_Text provided_
==============================

The approach used by DeepMind for dealing with partial observability.

Recurrent Neural Networks

All of these issues can be solved by moving the temporal integration into the agent itself. This is accomplished by utilizing a recurrent block in our neural agent. You may have heard of recurrent neural networks, and their capacity to learn temporal dependencies. This has been used popularly for the purpose of text generation, where groups have trained RNNs to reproduce everything from Barack Obama speeches to freeform poetry. Andrej Karpathy has a great post outlining RNNs and their capacities, which I highly recommend. Thanks to the high-level nature of Tensorflow, we are free to treat the RNN as somewhat of a black-box that we simply plug into our existing Deep Q-Network.

By utilizing a recurrent block in our network, we can pass the agent single frames of the environment, and the network will be able to change its output depending on the temporal pattern of observations it receives. It does this by maintaining a hidden state that it computes at every time-step. The recurrent block can feed the hidden state back into itself, thus acting as an augmentation which tells the network what has come before. The class of agents which utilize this recurrent network are referred to as Deep Recurrent Q-Networks (DRQN).

The approach taken DRQN which allows for neural agent to learn temporal patterns.

Implementing in Tensorflow

In order to implement a Deep Recurrent Q-Network (DRQN) architecture in Tensorflow, we need to make a few modifications to our DQN described in Part 4 (See below for full implementation, or follow link here).

  • The first change is to the agent itself. We will insert a LSTM recurrent cell between the output of the last convolutional layer and the input into the split between the Value and Advantage streams. We can do this by utilizing the tf.nn.dynamic_rnn function and defining a tf.nn.rnn_cell.LSTMCell which is feed to the rnn node. We also need to slightly alter the training process in order to send an empty hidden state to our recurrent cell at the beginning of each sequence.
  • The second main change needed will be to adjust the way our experience buffer stores memories. Since we want to train our network to understand temporal dependencies, we can’t use random batches of experience. Instead we need to be able to draw traces of experience of a given length. In this implementation, our experience buffer will store entire episodes, and randomly draw traces of 8 steps from a random batch of episodes. By doing this we both retain our random sampling as well as ensure each trace of experiences actually follows from one another.

==============================

_Task description_
In the text on Deep Recurrent Q-Networks, how many steps long are the traces the experience buffer draws?

==============================

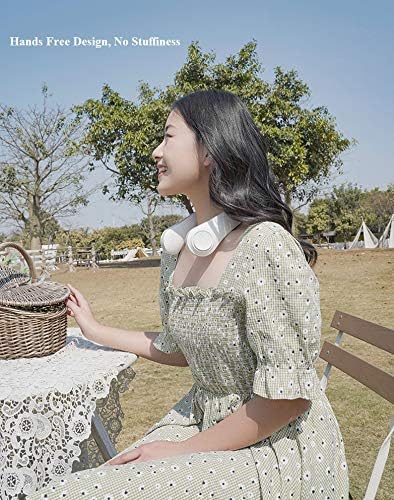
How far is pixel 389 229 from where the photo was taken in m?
24.3

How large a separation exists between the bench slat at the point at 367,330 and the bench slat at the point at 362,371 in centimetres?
7

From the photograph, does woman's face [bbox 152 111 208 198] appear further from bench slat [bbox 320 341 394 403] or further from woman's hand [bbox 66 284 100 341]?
bench slat [bbox 320 341 394 403]

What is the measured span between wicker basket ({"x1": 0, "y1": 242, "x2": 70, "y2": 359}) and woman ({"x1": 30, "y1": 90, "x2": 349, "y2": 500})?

==============================

_Correct answer_
8 steps.